A sequência inicial de O profissional nos faz crer que se trata de um filme de ação comum. Mas basta Natalie Portman entrar em cena para percebermos que há algo diferente. Em exemplares mais comuns do gênero, aquela menininha de 12 anos que fuma escondido na escada seria sequestrada e resgatada pelo herói num desfecho emocionante, mas a narrativa está bem distante de ser assim. Com o desenrolar da trama (e graças ao enorme talento daquela então promissora atriz mirim), entendemos que Mathilda pode até não dar nome ao longa (que no original se chama Léon), mas é a verdadeira protagonista da história.
Um desentendimento provocado pelo sumiço de drogas causa um massacre na família de Mathilda, que só sobrevive por obra do acaso. Numa cena emocionante e difícil para uma atriz tão jovem, ela escapa de ser descoberta pelos bandidos graças à ajuda de Léon (Jean Reno), até então apenas um desconhecido. Mas a partir do momento em que decide acolhê-la, o matador profissional não tem outra escolha a não ser tomar conta dela.
A relação pai e filha se estabelece aos trancos e barrancos, não só devido à profissão de Léon, mas também por causa de sua inabilidade de se aproximar de outras pessoas. Solitário e metódico, ele vê sua rotina mudar da noite para o dia e não sabe bem o que fazer com tamanha responsabilidade. Resta a ele passar seus conhecimentos a Mathilda, ávida para pegar em armas e agir como uma adulta. Ou melhor, como uma assassina profissional adulta. Seu desejo emerge da necessidade de vingança e de proteção, mas também de sua enorme devoção a seu protetor, que não enxerga como figura paterna, mas como seu companheiro.
Pode causar estranhamento esse comportamento quase sexualizado de uma menina tão jovem em relação a um homem mais velho, mas tudo é conduzido com bastante delicadeza por Luc Besson no filme. Os momentos em que a garota banca a Marilyn Monroe, pede um beijo e fala em primeira vez soam inocentes e divertidos. Ao mesmo tempo, não dá para duvidar da relação amorosa dos dois (com todas as complexas nuances que só Freud seria capaz de explicar), pelo tanto de cuidado, carinho e respeito entre eles.
Sim, o filme tem um vilão: Gary Oldman inspiradíssimo na pele de Stansfield, o responsável pela chacina na casa de Mathilda. Sua personalidade excêntrica e sádica, constantemente potencializada pelos efeitos da droga, é um prato cheio para o ator desfilar tiques quando necessário, mas também transmitir toda sua loucura só com o olhar. Como um contraponto, Jean Reno é contido em cena quase todo o tempo, o que só faz potencializar sua transformação ao longo da história. O confronto final entre os dois respeita a cartilha dos filmes de ação com certo grau de previsibilidade mas nos presenteia com um belíssimo plano, em câmera subjetiva, que diz muito sem precisar mostrar nada. Simples, eficaz e poético.

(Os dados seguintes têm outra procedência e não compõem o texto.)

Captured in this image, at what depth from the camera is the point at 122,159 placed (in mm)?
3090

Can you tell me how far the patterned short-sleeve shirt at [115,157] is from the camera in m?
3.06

Mas o grande acerto de Besson foi mesmo apresentar ao mundo Natalie Portman. Em seu primeiro trabalho no cinema, num papel de tamanha importância, ela mostrou segurança e competência em cenas bastante complexas. Ela soube ser tanto a criança que desestabiliza a vida de um assassino solitário quanto a vítima de um massacre com desejo de vingança. Difícil imaginar esse filme sem ela.